The pictures aren’t taken at Mametz Wood itself, they are an imagination, an idea, an illustration. I have no desire to document a place and I have no personal connection with the place to draw me there. Just the same way as a writer has no need to be in a place to describe it, photographers have no need to be in a place to describe an idea about it. Mike Jackson creates whole new worlds in a fish tank, so I don't feel I'm taking a liberty by creating them in another woodland. There's also a sort of unity, taking them in a Welsh wood when so many Welshmen died at Mametz. 

I've long said that landscape photography is capable of far more than illustration, but here I want to show that it can be as creative and imaginative as any other form of art, that we can imagine small worlds from within the landscape and that we can take ideas and make them new by expressing them in a visual form. 

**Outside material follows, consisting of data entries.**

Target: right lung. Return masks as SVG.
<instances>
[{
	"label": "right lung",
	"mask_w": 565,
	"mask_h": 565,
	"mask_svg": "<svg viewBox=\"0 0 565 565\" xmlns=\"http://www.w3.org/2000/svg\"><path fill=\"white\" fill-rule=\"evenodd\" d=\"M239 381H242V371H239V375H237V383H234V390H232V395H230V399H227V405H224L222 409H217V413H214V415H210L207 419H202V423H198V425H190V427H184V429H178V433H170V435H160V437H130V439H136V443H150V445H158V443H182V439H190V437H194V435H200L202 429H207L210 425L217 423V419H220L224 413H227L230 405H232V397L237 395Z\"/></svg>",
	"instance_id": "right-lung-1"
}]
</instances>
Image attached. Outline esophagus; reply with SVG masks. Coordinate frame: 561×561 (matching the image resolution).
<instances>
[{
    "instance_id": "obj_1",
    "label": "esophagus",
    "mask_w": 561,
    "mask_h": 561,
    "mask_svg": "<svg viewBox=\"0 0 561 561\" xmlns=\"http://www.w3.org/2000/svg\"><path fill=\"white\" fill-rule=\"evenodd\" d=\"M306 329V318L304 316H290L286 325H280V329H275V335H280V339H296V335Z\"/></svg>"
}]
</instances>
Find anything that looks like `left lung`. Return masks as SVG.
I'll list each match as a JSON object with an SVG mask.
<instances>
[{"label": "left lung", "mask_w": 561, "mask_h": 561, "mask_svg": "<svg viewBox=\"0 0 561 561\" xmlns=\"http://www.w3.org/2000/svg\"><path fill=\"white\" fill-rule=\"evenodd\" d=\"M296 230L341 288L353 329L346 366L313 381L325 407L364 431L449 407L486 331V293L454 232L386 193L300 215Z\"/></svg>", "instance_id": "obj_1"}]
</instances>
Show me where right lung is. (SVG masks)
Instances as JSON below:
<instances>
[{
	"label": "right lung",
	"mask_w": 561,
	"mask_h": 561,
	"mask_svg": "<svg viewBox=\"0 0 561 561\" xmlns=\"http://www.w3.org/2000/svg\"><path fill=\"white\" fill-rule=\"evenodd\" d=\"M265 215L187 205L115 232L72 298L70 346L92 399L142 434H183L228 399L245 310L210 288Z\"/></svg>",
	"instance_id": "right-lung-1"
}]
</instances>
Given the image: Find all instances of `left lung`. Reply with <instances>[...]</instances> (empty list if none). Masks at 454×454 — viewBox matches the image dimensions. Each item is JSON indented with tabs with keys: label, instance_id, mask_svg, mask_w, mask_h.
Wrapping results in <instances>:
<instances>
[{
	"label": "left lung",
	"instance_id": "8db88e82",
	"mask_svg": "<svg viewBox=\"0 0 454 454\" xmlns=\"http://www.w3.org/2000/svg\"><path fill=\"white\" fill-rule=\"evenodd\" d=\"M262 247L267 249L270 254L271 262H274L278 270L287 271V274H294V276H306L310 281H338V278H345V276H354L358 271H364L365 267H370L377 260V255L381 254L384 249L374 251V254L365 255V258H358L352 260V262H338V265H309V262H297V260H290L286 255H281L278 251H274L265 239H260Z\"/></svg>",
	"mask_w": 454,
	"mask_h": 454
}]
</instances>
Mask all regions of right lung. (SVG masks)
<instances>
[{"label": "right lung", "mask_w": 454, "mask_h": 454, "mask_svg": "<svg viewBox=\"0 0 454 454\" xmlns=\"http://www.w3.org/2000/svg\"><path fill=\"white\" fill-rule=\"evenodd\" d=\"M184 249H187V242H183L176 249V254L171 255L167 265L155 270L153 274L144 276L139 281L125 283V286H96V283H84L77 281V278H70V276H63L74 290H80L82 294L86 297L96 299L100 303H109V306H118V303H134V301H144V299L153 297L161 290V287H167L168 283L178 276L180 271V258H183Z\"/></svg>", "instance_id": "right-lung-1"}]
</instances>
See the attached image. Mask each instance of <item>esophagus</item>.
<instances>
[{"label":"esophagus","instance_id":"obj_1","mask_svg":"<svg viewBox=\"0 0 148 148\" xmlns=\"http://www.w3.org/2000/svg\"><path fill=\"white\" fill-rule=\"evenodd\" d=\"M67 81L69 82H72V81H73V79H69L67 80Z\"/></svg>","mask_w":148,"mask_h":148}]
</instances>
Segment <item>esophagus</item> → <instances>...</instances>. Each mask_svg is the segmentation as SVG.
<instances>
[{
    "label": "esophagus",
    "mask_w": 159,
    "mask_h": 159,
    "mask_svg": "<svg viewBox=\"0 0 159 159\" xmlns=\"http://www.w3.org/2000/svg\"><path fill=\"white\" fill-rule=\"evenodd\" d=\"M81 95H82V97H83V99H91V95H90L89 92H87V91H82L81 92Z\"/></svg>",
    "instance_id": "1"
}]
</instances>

As I'm sure you are all aware there are plans next year for a national commemoration of the outbreak of the First World War. There's been much debate around this particularly from those who accuse the government of being too celebratory in its approach. I tend to agree with that argument, but I disagree with the way the debate has split between those who wish to concentrate on why the war started and those who say we should concentrate on the personal stories. I have no problem with personal stories, I do have a problem with the concentration of them being on heroism. There are plans to lay stones in the towns where Victoria Cross awardees were born, for example. I don't doubt that there was heroism, but feel I must assert that the common experience of war and this war in particular was not one of jingoistic pride, but of terror, misery and loss. If in some way I can begin to redress that balance and allow even a tiny insight into the genuine experience of the horrors and madness of war, then I will allow myself a small measure of satisfaction.